TASK BRIEF
In the article on faba beans, how many hectares of Farah faba beans did Chris and Kylie Tomlinson seed, and for what purpose?

START PASSAGE TO READ

Home

Beans a handy tool for couple

Haidee VandenbergheCountryman

Variety is the spice of life for Munglinup farmers Chris and Kylie Tomlinson, who are adding faba beans into their rotation next year.

The young farmers have 25 hectares of Farah faba beans seeded in order to bulk up seed for next year.

Despite the legume occasionally being referred to as ‘failure beans’, Chris believes the couple can make them work.

“We need to get a legume back into our phase — we’ve got too much clay and loamy country,” he said.

“It’s just not suited to lupins. Even though I’d like to grow lupins, they fail. Beans are supposed to be good for waterlogging, so it’s a bit of a trial.”

The couple has a canola-cereal rotation, but Chris said faba beans were a handy tool that he hoped would pay their own way.

“The beans should give us a couple of years of organic nitrogen,” he said.

“You talk to some of the guys who are growing them around here and they’ve made some of their best income out of the beans, but it’s really country suited.

“Our agronomist said they did really well in the loamier clay soils, but they’ll be half the size on the gravel soils and that’s probably where a lot of people could fail.

“It’s one of those things where I’ve got to put a price on what they’re doing to our ground as well.”

With more than 85mm in the rain gauge for May, the beans have germinated but there are things Chris would have done differently.

“We’ve learnt a few things — we’ve got a disc seeder and you’ve got to really penetrate them into the ground,” he said.

“But we only had just half moisture and the clay soils were too hard to penetrate.

“The discs were just bouncing across the top and the beans were on the top of the soil, so we’ve got a funny germination, but the bulk of the paddock is pretty good.”

END PASSAGE TO READ
START DATASET ENTRIES

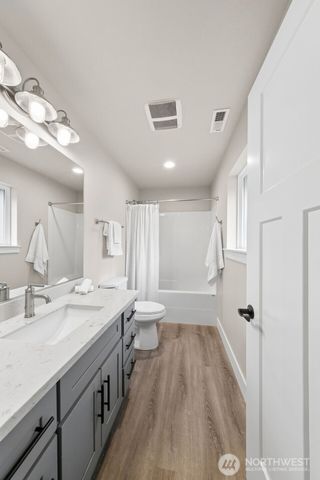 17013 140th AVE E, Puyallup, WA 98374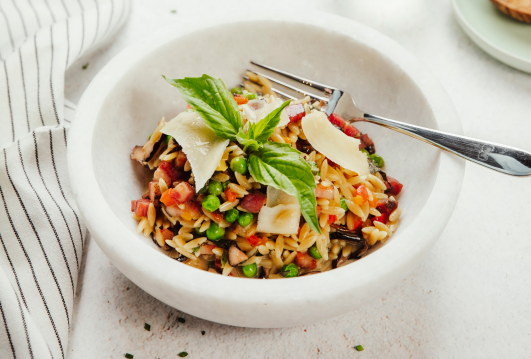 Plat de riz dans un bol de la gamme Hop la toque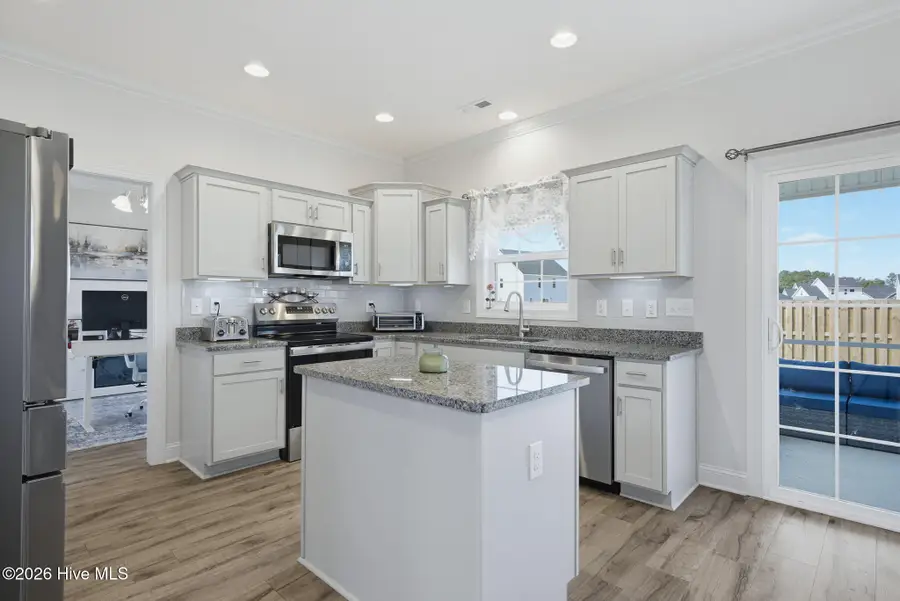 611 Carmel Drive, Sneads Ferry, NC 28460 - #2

END DATASET ENTRIES
START DATASET ENTRIES

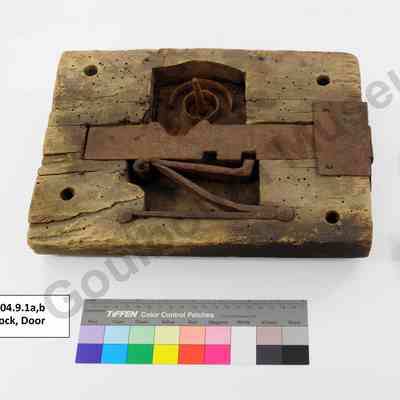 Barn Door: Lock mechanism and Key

END DATASET ENTRIES

ANSWER FOR THE TASK
They seeded 25 hectares to bulk up seed for next year.